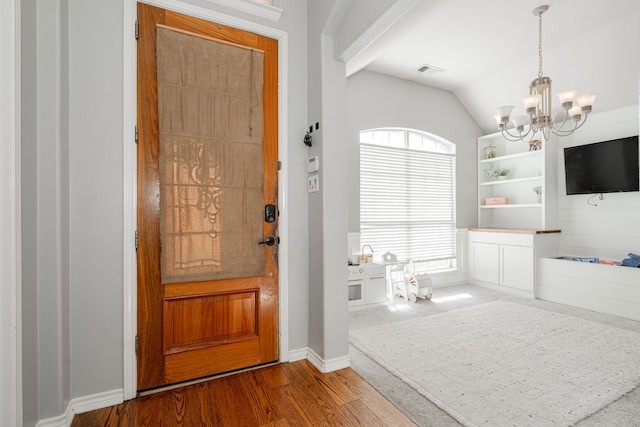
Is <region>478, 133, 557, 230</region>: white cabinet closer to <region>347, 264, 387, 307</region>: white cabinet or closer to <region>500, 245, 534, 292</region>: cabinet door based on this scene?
<region>500, 245, 534, 292</region>: cabinet door


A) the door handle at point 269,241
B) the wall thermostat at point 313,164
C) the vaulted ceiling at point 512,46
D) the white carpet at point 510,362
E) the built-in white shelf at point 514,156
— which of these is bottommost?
the white carpet at point 510,362

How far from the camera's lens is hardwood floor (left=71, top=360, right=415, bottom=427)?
1648mm

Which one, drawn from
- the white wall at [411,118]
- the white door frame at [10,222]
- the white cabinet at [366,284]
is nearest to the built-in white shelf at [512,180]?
the white wall at [411,118]

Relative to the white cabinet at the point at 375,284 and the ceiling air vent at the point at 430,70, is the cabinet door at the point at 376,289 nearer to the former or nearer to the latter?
the white cabinet at the point at 375,284

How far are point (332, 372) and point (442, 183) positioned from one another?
3726 mm

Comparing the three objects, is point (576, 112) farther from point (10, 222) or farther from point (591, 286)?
point (10, 222)

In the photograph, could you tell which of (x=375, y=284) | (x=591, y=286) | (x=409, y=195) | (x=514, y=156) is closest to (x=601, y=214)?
(x=591, y=286)

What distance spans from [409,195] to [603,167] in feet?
7.86

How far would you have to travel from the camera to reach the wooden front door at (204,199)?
191cm

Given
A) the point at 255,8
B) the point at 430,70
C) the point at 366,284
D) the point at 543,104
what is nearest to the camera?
the point at 255,8

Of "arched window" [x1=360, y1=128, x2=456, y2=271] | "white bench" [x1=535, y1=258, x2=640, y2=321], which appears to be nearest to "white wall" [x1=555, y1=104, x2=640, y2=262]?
"white bench" [x1=535, y1=258, x2=640, y2=321]

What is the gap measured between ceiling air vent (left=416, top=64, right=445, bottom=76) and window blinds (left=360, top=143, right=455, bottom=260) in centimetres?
111

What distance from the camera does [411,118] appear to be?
452 centimetres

◇ ◇ ◇ ◇ ◇

Retype the whole listing, keeping every line identical and omitting all pictures.

> _ANSWER BELOW_
Is <region>478, 133, 557, 230</region>: white cabinet closer to <region>347, 264, 387, 307</region>: white cabinet or closer to <region>500, 245, 534, 292</region>: cabinet door based on this scene?
<region>500, 245, 534, 292</region>: cabinet door


A) the door handle at point 269,241
B) the wall thermostat at point 313,164
C) the vaulted ceiling at point 512,46
D) the white carpet at point 510,362
E) the built-in white shelf at point 514,156
— which of these is bottommost?
the white carpet at point 510,362

How far from the camera's lens is hardwood floor (left=71, top=360, right=415, bottom=427)?
1648mm

Which one, drawn from
- the white wall at [411,118]
- the white door frame at [10,222]
- the white cabinet at [366,284]
is nearest to the built-in white shelf at [512,180]?
the white wall at [411,118]

Relative to the white cabinet at the point at 375,284 and the ceiling air vent at the point at 430,70, is the cabinet door at the point at 376,289 nearer to the former or nearer to the latter?
the white cabinet at the point at 375,284

How far are point (332, 372) and point (442, 183) positioned from one another?
3726 mm

Comparing the three objects, is point (576, 112) farther from point (10, 222) or farther from point (591, 286)?
point (10, 222)

In the photograph, could you tell which of (x=375, y=284) | (x=591, y=286) | (x=409, y=195) | (x=514, y=156) is closest to (x=601, y=214)?
(x=591, y=286)

What distance spans from [409,195] to [603,167] in feet?
7.86

How far would you have to travel from the camera to reach the wooden front door at (204,199)?
191cm

Given
A) the point at 255,8
B) the point at 430,70
C) the point at 366,284
D) the point at 543,104
what is nearest to the camera?
the point at 255,8

Of "arched window" [x1=360, y1=128, x2=456, y2=271] | "white bench" [x1=535, y1=258, x2=640, y2=321], which appears to be nearest to "white wall" [x1=555, y1=104, x2=640, y2=262]?
"white bench" [x1=535, y1=258, x2=640, y2=321]

What is the gap measured between ceiling air vent (left=416, top=64, right=445, bottom=76) and window blinds (left=360, top=143, right=455, bottom=260) in centimetres?
111

What distance from the camera does [411,118] appear to be?
452 centimetres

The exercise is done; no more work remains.